# Work required
All lines from the one containing "[citizen-science consensus label]" down to the one containing "common name: aardvark", both ends included, are to be given again exactly; omit the rest of the listing below.

• • •

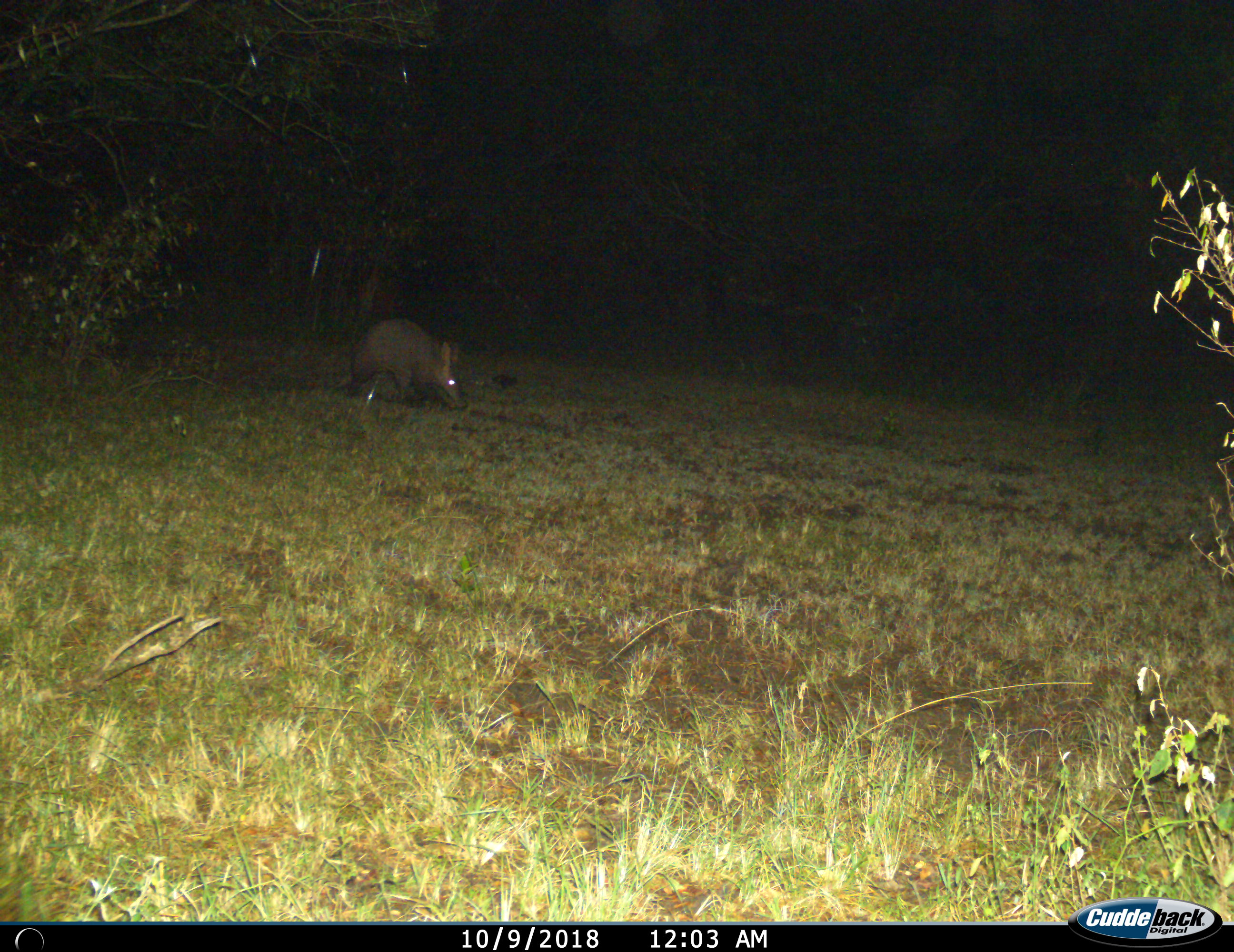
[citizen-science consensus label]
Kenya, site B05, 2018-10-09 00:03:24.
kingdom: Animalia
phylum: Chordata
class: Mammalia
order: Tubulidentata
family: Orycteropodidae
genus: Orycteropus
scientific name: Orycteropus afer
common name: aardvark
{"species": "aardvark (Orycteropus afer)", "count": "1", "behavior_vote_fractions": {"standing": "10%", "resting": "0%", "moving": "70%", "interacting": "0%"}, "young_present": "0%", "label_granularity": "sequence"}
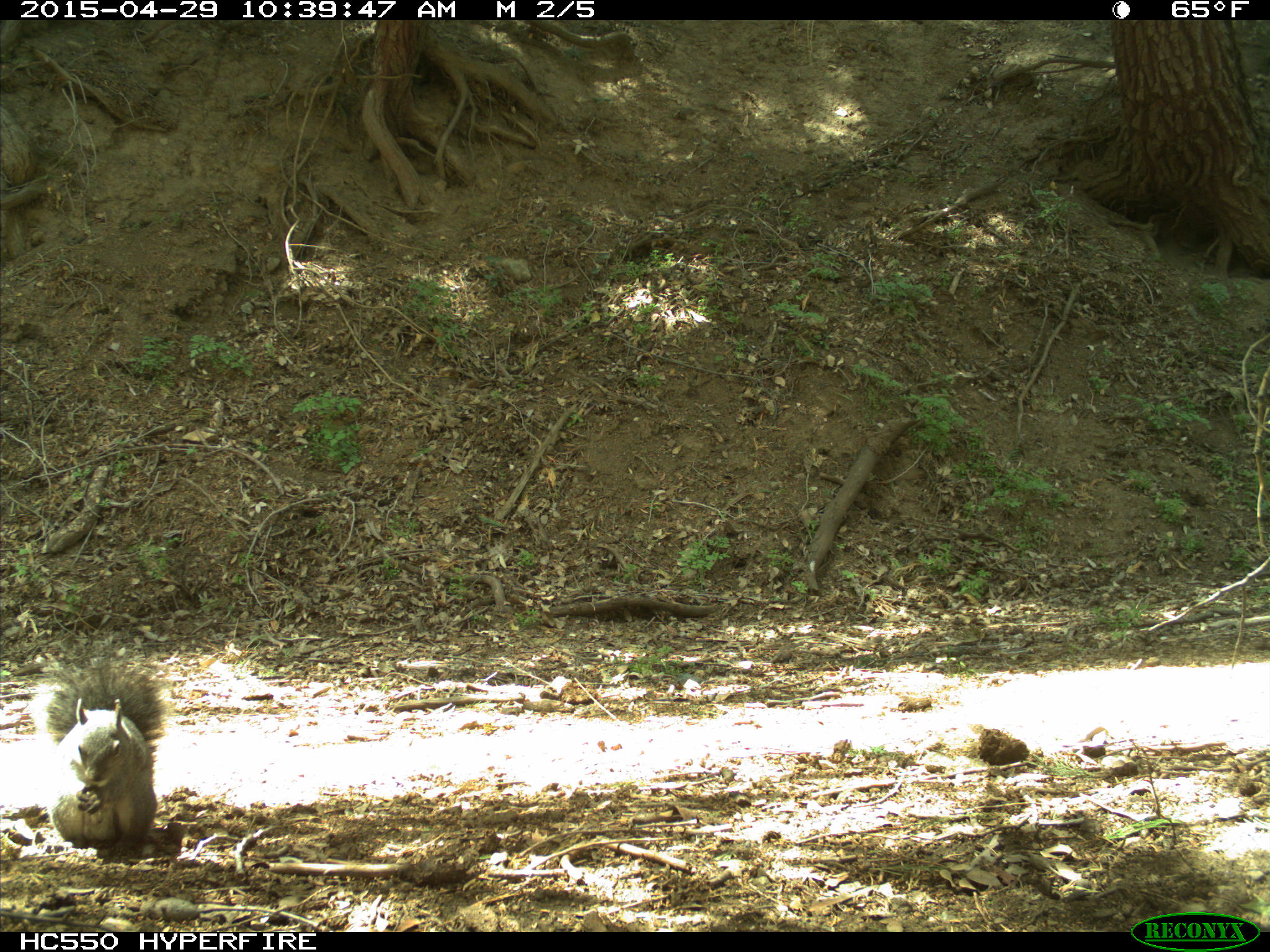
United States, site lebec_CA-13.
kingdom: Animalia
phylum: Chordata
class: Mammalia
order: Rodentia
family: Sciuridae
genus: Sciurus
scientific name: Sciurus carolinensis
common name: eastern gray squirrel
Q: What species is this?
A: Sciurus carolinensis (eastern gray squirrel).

• • •

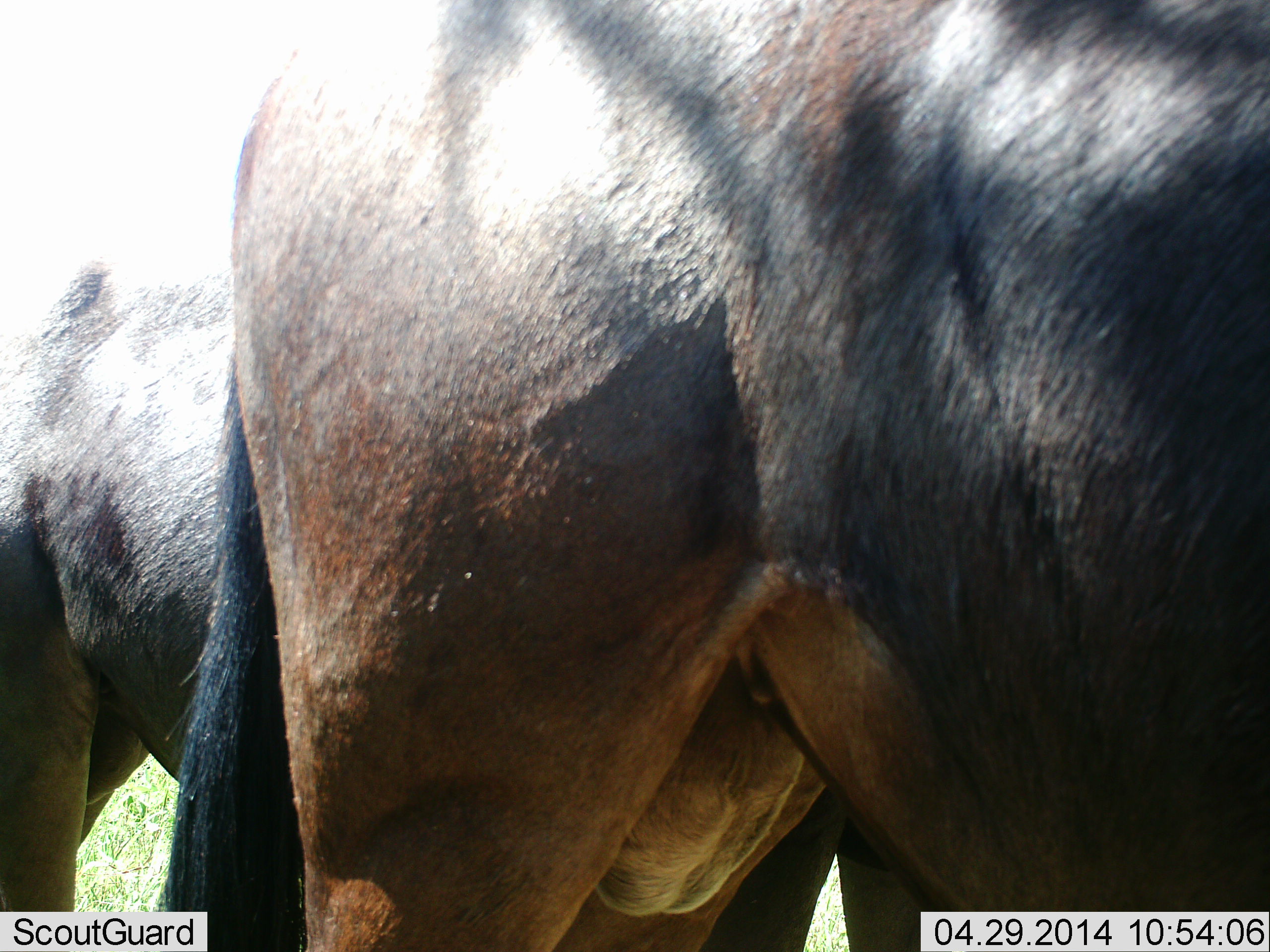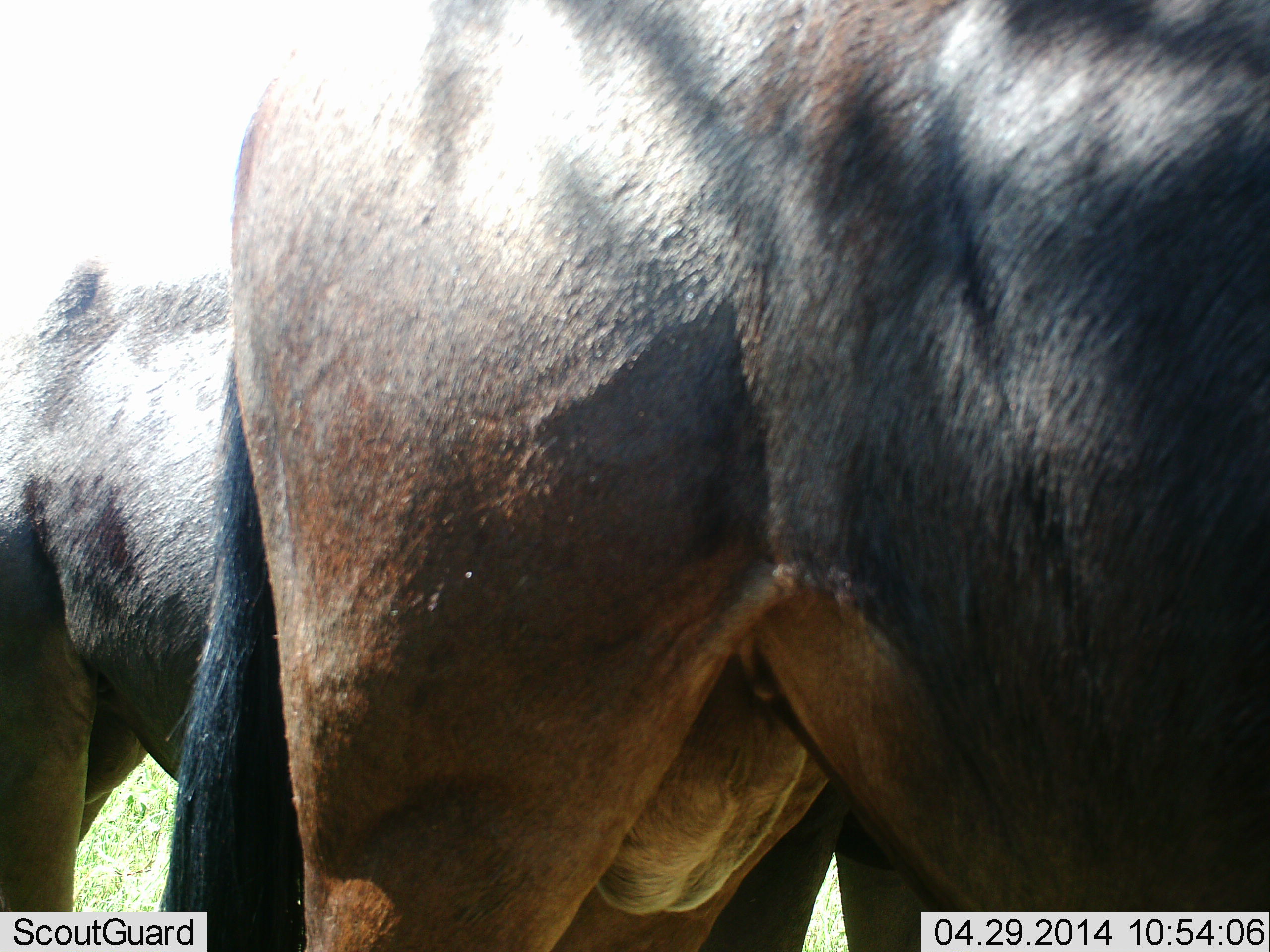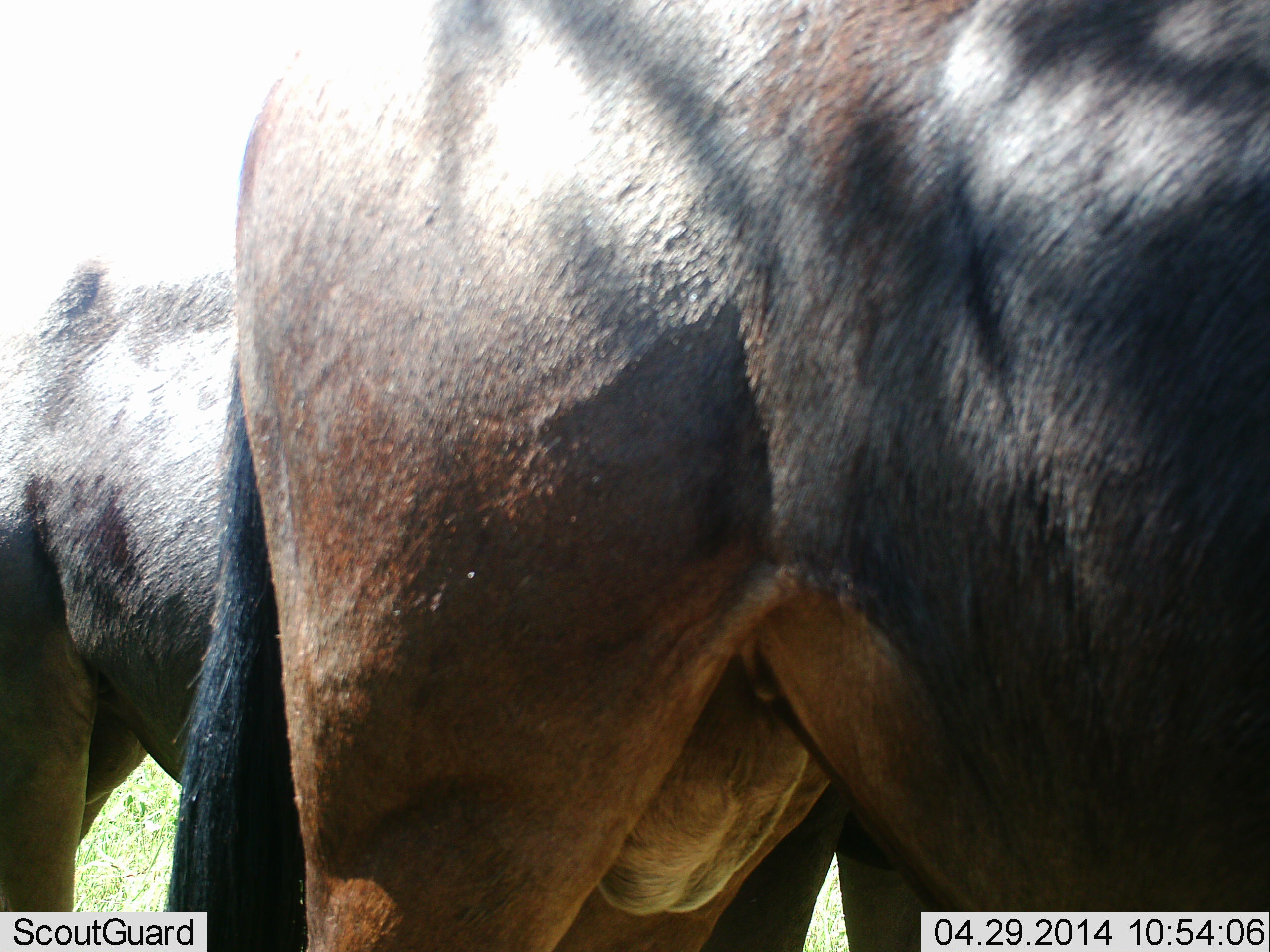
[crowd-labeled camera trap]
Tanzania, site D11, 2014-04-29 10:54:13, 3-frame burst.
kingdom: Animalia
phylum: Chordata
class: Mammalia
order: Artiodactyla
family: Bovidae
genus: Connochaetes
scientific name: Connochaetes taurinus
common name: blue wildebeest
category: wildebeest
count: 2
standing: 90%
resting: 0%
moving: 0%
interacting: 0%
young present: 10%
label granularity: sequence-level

• • •

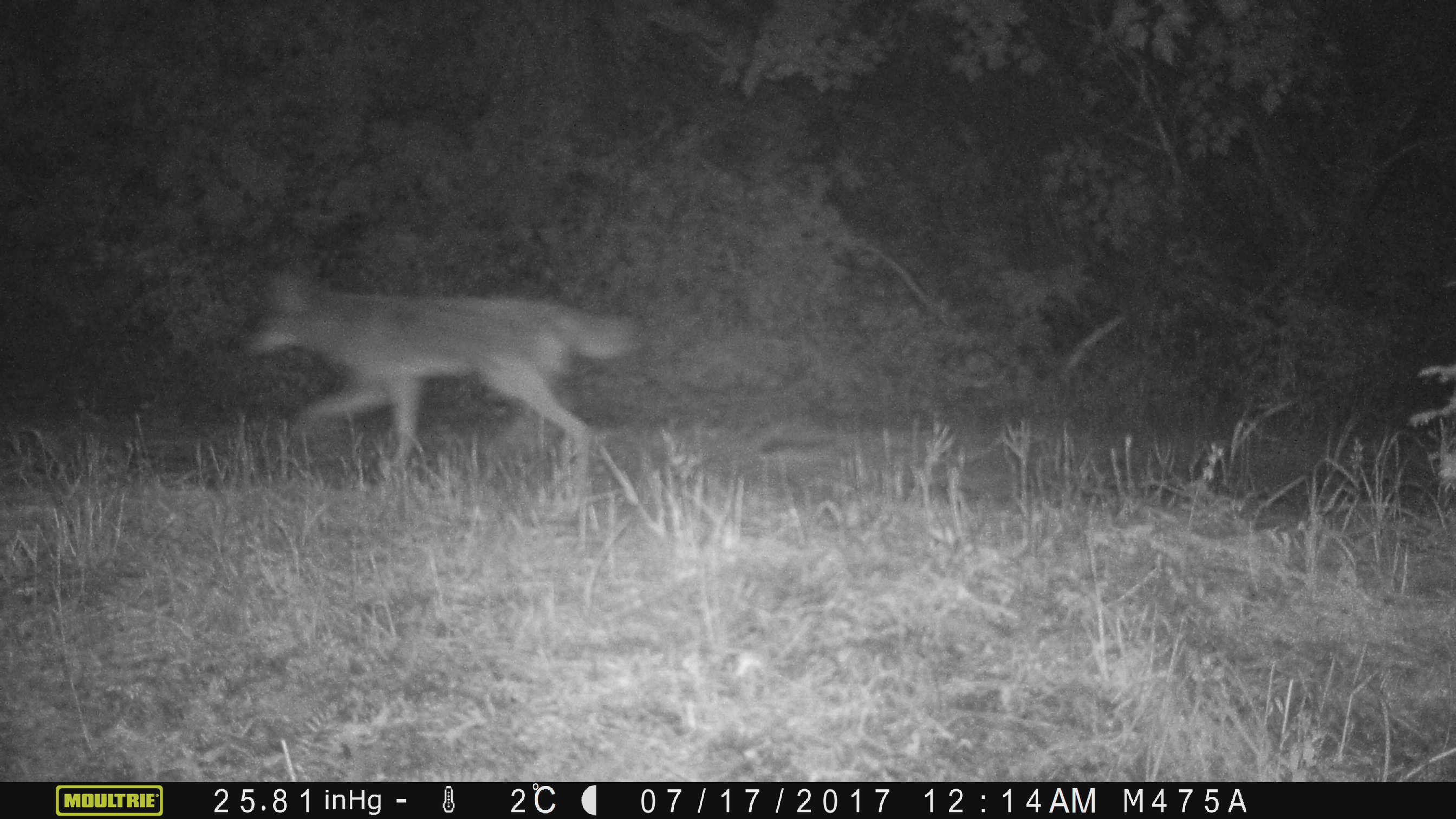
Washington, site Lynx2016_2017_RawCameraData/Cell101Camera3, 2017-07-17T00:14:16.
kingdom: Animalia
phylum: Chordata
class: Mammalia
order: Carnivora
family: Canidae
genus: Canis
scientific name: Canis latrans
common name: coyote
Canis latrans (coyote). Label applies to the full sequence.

• • •

# Finished task
[citizen-science consensus label]
Kenya, site B05, 2018-10-09 00:03:24.
kingdom: Animalia
phylum: Chordata
class: Mammalia
order: Tubulidentata
family: Orycteropodidae
genus: Orycteropus
scientific name: Orycteropus afer
common name: aardvark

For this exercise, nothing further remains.